Na condição de asilada, a pessoa idosa é obrigada à recusar sua biografia, como uma espécie de suicídio seguro onde salva-se a vida ao preço de uma ruína mental. Obrigação por trocar suas próprias alternativas de busca de equilíbrio mental, pela proteção, dita eficaz, de um sistema de privilégios. Esse sacrifício é o modo de organização das "Casas de Repouso". Seu método é a ilusão de liberdade. A estrutura é a seguinte:
  1. Prescrições e proibições: a realidade da pessoa idosa passa a operar na dimensão do não-ser. Toda a sua biografia se revela impotente frente às "regras de conduta da casa". Sua percepção real, de tudo o que lhe é apresentada, é considerada inútil. Para a 'boa vida' dentro dessas instituições a pessoa idosa é cegada, de modo que, toda sua sabedoria de vida não voltará jamais, porque já não mais está aí. O que está agora presente é nada mais nada menos do que o acontecimento fatal do viver estritamente conforme as regras;
  2. Satisfações pela obediência: não-sendo mais sua biografia, é estimulado na pessoa idosa o interesse por regalias e afirmações incondicionais às regras de conduta da casa. Pseudo-satisfações para se reforçar a idéia de que a vida levada ali dentro é maravilhosa. Como um tráfico de influências para o esquecimento do mundo perdido pelos processos naturais do envelhecimento. A vida presente da pessoa idosa passa a ser ou uma esperança por satisfações futuras, ou uma contemplação de suas possibilidades;
  3. Castigos pela desobediência: ao desobedecer, o que pode ser um simples ato de recusa, à pessoa idosa é aplicada algum tipo de castigo, qualquer que seja o grau de severidade, cujo objetivo é a privação de si mesma. Tudo o que lhe era próprio no mundo exterior deve ser agora abandonado. Sofrimentos infringidos para restituir as satisfações pela obediência. Tais como a abominável aplicação de castigos ditos que é para o próprio bem da pessoa castigada. Ou, a horrenda pedagogia do adestramento aplicada em animais de circo. Tudo para instituir o quão é terrível o afastamento das regras de conduta da casa de repouso.
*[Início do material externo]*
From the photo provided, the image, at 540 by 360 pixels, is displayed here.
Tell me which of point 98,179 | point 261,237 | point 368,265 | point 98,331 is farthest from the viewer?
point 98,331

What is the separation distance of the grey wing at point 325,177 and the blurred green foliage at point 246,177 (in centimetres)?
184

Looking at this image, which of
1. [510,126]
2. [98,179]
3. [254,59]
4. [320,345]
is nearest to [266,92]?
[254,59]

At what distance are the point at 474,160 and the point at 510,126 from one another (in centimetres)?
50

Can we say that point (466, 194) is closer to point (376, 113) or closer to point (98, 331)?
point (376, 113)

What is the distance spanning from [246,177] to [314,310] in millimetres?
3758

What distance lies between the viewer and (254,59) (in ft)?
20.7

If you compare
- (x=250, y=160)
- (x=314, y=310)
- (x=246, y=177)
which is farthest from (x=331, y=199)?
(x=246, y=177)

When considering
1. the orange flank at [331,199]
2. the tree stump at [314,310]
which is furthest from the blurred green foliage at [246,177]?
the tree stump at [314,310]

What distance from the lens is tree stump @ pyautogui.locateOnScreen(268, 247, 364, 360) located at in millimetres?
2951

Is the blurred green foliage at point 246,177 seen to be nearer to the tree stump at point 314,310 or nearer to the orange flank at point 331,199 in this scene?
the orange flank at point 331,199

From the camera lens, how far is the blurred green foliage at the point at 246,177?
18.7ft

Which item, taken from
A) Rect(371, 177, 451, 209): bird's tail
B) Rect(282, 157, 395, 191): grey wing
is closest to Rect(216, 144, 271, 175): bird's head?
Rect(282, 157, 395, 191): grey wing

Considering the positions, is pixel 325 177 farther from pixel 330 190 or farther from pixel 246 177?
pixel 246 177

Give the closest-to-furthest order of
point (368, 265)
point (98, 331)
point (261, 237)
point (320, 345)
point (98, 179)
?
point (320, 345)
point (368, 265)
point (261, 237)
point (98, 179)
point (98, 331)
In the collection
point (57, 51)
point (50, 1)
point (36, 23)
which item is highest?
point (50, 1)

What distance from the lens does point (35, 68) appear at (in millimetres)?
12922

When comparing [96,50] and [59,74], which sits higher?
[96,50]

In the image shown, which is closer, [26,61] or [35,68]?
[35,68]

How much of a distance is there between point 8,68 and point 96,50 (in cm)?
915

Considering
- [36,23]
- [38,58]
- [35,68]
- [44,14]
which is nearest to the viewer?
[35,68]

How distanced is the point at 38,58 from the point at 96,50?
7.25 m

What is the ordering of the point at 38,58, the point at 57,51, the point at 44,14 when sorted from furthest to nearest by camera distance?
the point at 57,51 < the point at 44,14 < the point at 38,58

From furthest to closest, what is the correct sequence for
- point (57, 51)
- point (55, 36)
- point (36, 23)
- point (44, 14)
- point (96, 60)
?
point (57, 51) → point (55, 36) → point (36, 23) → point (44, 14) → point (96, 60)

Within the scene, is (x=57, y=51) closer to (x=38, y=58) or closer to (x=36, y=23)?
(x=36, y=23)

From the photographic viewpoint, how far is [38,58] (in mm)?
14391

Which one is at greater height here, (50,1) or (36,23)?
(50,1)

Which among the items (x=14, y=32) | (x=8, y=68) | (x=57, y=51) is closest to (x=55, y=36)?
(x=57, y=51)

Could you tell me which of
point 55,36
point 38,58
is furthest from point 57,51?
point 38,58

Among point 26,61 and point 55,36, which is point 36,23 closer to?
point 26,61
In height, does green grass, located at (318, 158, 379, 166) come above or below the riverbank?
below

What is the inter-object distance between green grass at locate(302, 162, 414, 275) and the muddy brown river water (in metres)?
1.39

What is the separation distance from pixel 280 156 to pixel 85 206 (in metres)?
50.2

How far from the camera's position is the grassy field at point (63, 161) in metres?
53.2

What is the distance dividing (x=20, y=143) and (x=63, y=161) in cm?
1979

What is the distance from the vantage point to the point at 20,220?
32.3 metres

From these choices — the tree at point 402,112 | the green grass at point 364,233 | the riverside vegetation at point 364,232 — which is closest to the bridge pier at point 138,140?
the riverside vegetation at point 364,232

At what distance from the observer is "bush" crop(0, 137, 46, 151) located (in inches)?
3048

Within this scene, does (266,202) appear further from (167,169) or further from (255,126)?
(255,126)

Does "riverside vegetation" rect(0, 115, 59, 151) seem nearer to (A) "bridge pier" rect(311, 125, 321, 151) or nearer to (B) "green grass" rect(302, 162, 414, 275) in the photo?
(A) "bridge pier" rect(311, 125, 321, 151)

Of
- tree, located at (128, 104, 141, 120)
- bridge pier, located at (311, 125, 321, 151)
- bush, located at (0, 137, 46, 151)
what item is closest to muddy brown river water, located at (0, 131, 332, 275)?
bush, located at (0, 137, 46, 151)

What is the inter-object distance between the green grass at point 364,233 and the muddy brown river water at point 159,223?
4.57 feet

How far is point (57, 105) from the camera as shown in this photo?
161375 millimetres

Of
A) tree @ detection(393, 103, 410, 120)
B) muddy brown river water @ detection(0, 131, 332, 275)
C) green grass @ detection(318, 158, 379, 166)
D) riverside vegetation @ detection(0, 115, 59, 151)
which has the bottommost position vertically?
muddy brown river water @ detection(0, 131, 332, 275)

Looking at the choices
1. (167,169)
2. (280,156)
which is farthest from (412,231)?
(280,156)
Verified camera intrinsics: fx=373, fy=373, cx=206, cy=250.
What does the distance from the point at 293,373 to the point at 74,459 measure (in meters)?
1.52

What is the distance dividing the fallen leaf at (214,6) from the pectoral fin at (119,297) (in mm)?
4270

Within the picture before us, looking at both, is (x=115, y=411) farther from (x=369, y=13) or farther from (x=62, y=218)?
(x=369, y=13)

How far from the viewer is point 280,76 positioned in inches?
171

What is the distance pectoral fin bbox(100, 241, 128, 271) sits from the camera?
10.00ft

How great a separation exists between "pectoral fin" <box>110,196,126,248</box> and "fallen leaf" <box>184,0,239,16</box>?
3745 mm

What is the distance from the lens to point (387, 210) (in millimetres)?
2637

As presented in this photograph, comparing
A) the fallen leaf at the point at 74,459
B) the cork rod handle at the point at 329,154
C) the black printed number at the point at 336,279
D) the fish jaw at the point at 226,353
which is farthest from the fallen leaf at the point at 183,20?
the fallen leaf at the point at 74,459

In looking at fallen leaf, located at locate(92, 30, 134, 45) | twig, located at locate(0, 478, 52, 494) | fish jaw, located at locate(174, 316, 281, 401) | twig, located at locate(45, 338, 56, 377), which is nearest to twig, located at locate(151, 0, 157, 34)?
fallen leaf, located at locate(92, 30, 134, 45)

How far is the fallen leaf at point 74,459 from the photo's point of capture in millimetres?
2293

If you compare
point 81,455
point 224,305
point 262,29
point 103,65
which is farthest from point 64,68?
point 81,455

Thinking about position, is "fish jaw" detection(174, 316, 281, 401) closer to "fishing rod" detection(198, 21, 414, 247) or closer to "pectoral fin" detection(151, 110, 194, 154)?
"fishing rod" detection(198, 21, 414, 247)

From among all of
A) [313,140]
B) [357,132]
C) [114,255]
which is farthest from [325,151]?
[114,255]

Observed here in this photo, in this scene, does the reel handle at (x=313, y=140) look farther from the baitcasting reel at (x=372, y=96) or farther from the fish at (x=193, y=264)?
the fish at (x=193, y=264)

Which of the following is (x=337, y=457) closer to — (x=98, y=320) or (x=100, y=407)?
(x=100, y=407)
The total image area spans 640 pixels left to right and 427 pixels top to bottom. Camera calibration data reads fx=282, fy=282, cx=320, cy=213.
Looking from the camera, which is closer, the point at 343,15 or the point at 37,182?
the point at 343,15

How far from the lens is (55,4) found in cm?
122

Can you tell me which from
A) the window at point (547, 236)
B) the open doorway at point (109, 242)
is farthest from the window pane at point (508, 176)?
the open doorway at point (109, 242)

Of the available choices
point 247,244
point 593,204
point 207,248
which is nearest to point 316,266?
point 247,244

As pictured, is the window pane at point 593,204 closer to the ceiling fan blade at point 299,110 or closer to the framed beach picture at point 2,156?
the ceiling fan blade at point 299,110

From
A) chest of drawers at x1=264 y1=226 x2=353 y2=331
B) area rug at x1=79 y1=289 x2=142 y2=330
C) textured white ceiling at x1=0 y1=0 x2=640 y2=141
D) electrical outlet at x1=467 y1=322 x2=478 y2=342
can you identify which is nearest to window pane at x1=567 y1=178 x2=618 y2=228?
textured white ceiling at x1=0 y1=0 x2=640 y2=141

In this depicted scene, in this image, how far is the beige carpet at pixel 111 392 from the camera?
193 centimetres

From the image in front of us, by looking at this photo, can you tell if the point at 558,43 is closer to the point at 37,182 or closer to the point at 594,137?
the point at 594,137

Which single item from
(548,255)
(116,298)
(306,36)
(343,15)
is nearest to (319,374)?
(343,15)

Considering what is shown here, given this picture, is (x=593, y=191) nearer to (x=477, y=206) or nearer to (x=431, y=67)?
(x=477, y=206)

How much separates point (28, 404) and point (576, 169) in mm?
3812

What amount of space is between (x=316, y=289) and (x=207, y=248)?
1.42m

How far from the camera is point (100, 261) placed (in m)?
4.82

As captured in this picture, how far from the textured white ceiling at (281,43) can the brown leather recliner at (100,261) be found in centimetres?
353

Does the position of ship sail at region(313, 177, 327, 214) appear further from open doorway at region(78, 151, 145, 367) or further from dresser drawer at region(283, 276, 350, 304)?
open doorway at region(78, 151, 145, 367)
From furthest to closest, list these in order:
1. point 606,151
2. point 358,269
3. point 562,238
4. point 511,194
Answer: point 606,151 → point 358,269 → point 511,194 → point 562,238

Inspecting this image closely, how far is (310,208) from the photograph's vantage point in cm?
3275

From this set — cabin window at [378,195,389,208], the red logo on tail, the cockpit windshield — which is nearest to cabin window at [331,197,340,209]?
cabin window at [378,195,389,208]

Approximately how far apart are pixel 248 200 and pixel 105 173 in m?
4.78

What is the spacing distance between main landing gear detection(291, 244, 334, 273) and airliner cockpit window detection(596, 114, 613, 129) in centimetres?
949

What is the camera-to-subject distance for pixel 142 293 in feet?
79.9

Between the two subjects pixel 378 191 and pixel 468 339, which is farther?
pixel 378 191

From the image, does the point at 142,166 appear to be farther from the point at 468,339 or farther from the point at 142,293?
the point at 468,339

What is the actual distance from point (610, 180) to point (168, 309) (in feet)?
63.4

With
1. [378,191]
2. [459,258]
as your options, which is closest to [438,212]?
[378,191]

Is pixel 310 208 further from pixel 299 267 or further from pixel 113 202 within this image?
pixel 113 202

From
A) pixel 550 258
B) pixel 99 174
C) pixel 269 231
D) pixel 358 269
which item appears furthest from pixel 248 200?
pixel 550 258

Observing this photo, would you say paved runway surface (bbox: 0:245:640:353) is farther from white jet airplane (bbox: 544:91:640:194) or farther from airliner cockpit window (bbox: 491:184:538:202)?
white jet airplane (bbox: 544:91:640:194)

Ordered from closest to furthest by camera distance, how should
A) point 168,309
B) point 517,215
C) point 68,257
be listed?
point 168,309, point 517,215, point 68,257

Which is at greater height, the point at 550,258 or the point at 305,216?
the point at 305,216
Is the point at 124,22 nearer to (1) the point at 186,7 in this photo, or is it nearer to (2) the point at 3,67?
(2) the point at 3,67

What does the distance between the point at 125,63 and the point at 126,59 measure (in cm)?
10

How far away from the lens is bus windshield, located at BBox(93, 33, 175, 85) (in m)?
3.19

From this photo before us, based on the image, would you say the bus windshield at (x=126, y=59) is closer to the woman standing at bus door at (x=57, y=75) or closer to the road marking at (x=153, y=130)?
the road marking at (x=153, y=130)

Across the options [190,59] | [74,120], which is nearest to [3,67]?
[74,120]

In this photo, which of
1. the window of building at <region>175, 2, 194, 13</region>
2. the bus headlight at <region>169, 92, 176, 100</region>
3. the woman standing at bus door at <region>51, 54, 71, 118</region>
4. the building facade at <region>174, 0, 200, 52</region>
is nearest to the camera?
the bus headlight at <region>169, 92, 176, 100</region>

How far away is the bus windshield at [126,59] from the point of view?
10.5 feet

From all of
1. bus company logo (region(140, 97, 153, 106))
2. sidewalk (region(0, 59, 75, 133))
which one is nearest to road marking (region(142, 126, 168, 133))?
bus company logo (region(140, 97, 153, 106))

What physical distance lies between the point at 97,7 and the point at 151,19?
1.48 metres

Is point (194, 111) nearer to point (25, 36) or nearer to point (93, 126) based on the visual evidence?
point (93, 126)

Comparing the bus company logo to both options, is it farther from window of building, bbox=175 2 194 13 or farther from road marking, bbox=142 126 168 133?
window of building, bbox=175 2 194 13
Pois bem, esse sistema de privilégios e castigos é o que chamamos de ilusão de liberdade. Os aspectos específicos dessa ilusão assim ocorrem: a vida só começa no segundo lance. Sua realidade é marcada pela definição feita por dirigentes e aliados à segregação asilar. É preciso estar asilada para que haja uma verdadeira qualidade de vida. É preciso que haja uma desatenção à vida para que esta tenha qualidade. Deste modo, a liberdade se conjuga apenas como presente da instituição. Um presente que é dado como ajuda à viver. Um presente que apaga a autobiografia construída no mundo externo em proveito da biografia fatalista das casas de repouso. Estas que nada são mais do que um projeto de colocar a pessoa idosa à distância dela mesma, associando-a a uma outra pessoa que possui a chave da significação do que é envelhecer: o mundo invertido da liberdade. Portanto ilusório, cujo fim é fazer coincidir, em um acontecimento único, a liberdade e a obediência incondicional. O que importa para a segregação asilar é a fragilidade de um corpo envelhecido, que pode não mais dar conta de si mesmo, usada para assegurar suas próprias razões de existir. Quaisquer que sejam estas razões das ditas casas de repouso, humilham o envelhecimento e reafirmar que, se a realidade me incomoda, de pronto desejo livrar-me dela criando manicômios, prisões e casas de repousos.